While her humor brought laughter and a healthy amount of seat-squirming, it was Anthony’s sharp political tongue and keen sense of activism that allowed her to connect with UC Santa Cruz students, drawing supportive organizations to table at the performance.
“Adelina is an amazing performer,” said Susy Zepeda, a graduate student involved in Marcha Lésbica, an annual transnational march in Mexico that fights for lesbian rights. “She is hilarious and really brilliant because she deals with intense political issues in a comical way. She allows us to laugh at something that’s normally so hard and dramatic.”

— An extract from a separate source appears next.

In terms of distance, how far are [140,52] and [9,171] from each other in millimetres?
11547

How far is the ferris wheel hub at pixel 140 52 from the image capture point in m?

Along with Marcha Lésbica, campus organizations such as Politicalization of Queers of Color (PQOC), Rainbow Theater and the Chicano Latino Resource Center (El Centro), showed their support for Anthony’s performance by selling traditional Mexican pastries, memorabilia and providing general information about queer and Chicano communities.
Rosie Cabrera, director of El Centro, said that Anthony’s bold treatment of her own identity helped to empower associated communities.
“I think Adelina’s performance shows the complexity of our identities,” Cabrera said. “We are multifaceted — we’re not just one thing. Sexuality is a definite part of the [Chicana] community, a part that’s very constrained by religious values. Exposure and acknowledgement of the [queer] community is often not there. We do have GLBTI students, and its important to keep them safe, to normalize otherness.”
Written by Anthony, “La Angry Xicana?!” is a one-woman political and comedic performance inspired by issues facing queer women of color. Among “panocha” references and frequent breast-seizing, Anthony blurred the lines between political, funny and downright steamy. She covered topics such as same-sex marriage, lesbian gangs and immigration.
An award-winning performer with 17 years of experience in performance art, Anthony said she hoped to create an intimate relationship between politics and humor.
“Comedy can be an empowering tool for queer women of color because it allows us to critique and deconstruct oppressive forms while allowing us to enjoy the laughter,” Anthony told City on a Hill Press in an e-mail upon returning to Los Angeles for another performance.
Emmanuel Pavia, the current director of UCSC performing arts group Rainbow Theater, said the specificity and personal aspects of Anthony’s performance coupled with the troupe’s ideals.
“[The performance] was really great because it was different, but it also conveyed the whole idea of Rainbow,” Pavia said. “It’s our goal to promote diversity, share stories about our personal experiences and learn from each other’s histories. These are the stories you’re not going to hear very often, but they’re the important ones.”
Anthony certainly did not skirt around the more touchy aspects of her experience as a queer woman of color, comfortably throwing out “dyke,” “post-welfare” anecdotes and plenty of phrases like “pinche carbon” into her comedic mix. The frequent use of stereotypes was both intentional and constructive, Anthony said.
“By embodying a stereotype, you can destroy it,” Anthony said in the talkback session following her performance. “Stereotypes create intrigue, and it’s an artist’s job to explore within them. Comedy is a safe place to do that — it allows non-queer and non-color audiences to laugh with us and see how ridiculous [these stereotypes] are.”
Anthony’s personal experience with these stereotypes voiced the thoughts and feelings of many. Zepeda said the communal acknowledgement of these is essential to the empowerment of queer women of color.
“By presenting personal things on stage, Adelina’s exploring complex awareness,” Zepeda said. “We’re not alone in this way of thinking. This connection is important in any movement. We’re not the first to be thinking like this, and we won’t be the last. After a performance like this, it’s nice to leave with a feeling that you’re not alone.”
The title of Anthony’s show is an example of the connection between these progressive women. Anthony said she was branded with the “angry Xicana” label during her graduate studies at UCLA and Stanford.
Although the term applies to her personal experience, Anthony said that the title choice, and performance in general, is designed to represent the struggles and triumphs of an entire community.
“Ask any woman of color with a voice and conscious politics, if you point out institutional problems within a department or campus, you easily get labeled as ‘angry’ instead of constructive,” Anthony said by e-mail. “It’s easier for the establishment to use terms that undermine our critiques of their power or pedagogies of fear … and in the end, yeah, we’re angry. … Y qué?”